C++ Order of Evaluation of Subexpressions with Logical Operators

Question

There are lots of questions on concepts of precedence and order of evaluation but I failed to find one that refers to my special case.

Consider the following statement:

if(f(0) && g(0)) {};

Is it guaranteed that f(0) will be evaluated first? Notice that the operator is &&.

My confusion stems from what I've read in "The C++ Programming Language, (Stroustrup, 4ed, 2013)".

In section 10.3.2 of the book, it says:

The order of evaluation of subexpressions within an expression is undefined. In particular, you cannot assume that the expression is evaluated left-to-right. For example:

int x = f(2)+g(3); // undefined whether f() or g() is called first

This seems to apply to all operators including && operator, but in a following paragraph it says:

The operators , (comma), && (logical and), and || (logical or) guarantee that their left-hand operand is evaluated before their right-hand operand.

There is also another mention of this in section 11.1.1:

The && and || operators evaluate their second argument only if necessary, so they can be used to control evaluation order (§10.3.2). For example:

while (p && !whitespace(p)) ++p;

Here, p is not dereferenced if it is the nullptr.

This last quote implies that && and || evaluate their 1st argument first, so it seems to reinforce my assumption that operators mentioned in 2nd quote are exceptions to 1st quote, but I cannot draw a definitive conclusion from this last example either, as the expression contains only one subexpression as opposed to my example, which contains two.

Answer 1

The special sequencing behavior of &&, ||, and , is well-established in C and C++. The first sentence you quoted should say "The order of evaluation of subexpressions within an expression is generally unspecified" or "With a few specific exceptions, the order of evaluation of subexpressions within an expression is unspecified".

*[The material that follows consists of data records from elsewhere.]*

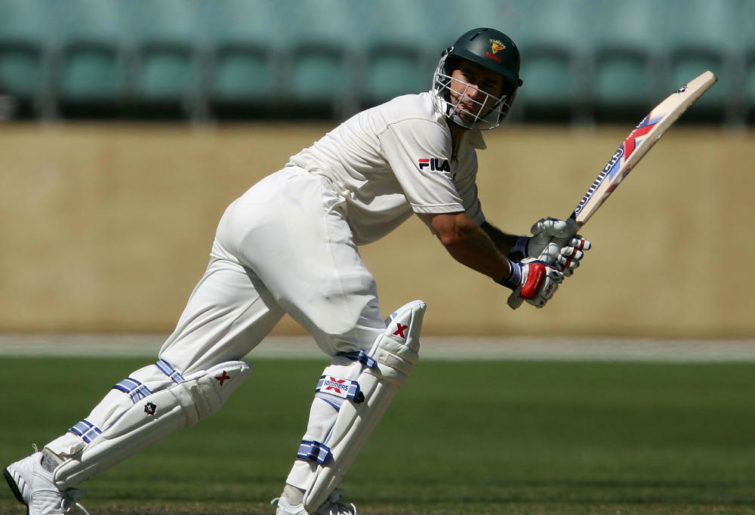 MELBOURNE, AUSTRALIA - FEBRUARY 27: Michael Bevan of Tasmania in action during day four of the Pura Cup match between the Victorian Bushrangers and the Tasmianan Tigers at the Melbourne Cricket Ground on February 27, 2005 in Melbourne, Australia.
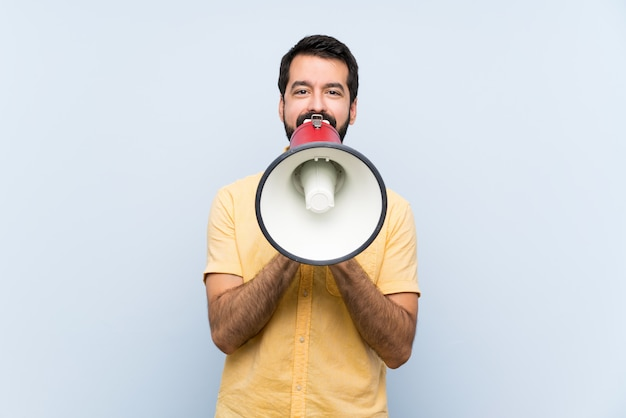 Young man with beard over isolated blue  shouting through a megaphone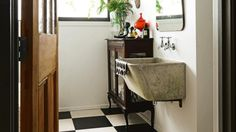 The new bathroom features a laundry tub that was found on the property; the…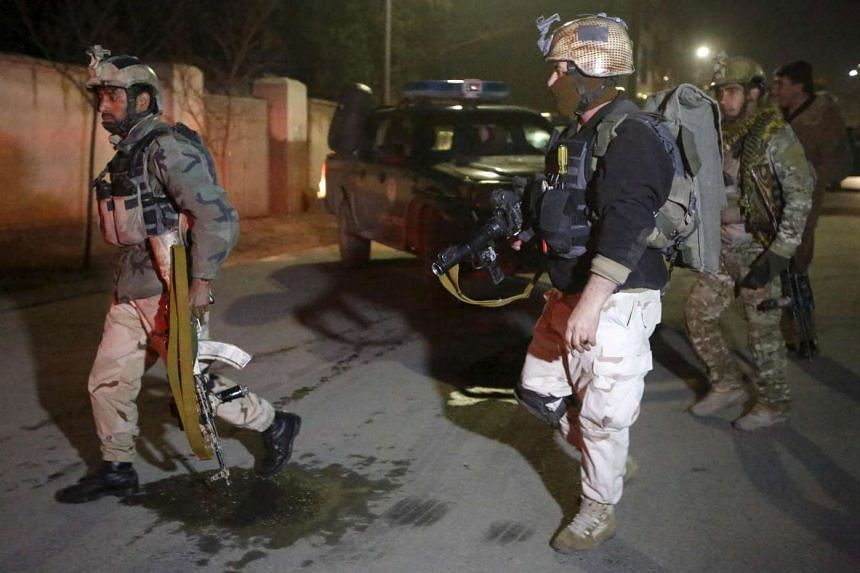 Members of Afghan Crisis Response Unit arrive at the site of the attack in Kabul.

You asked about C++, but this question in the C FAQ list is pertinent.

---

Addendum: I just realized that "unspecified" is a better word in these rules than "undefined". Writing something like f() + g() doesn't give you undefined behavior. You just have no way of knowing whether f or g might be called first.

Answer 2

Yes, it is guaranteed that f(0) will be completely evaluated first.

This is to support behaviour known as short-circuiting, by which we don't need to call the second function at all if the first returns false.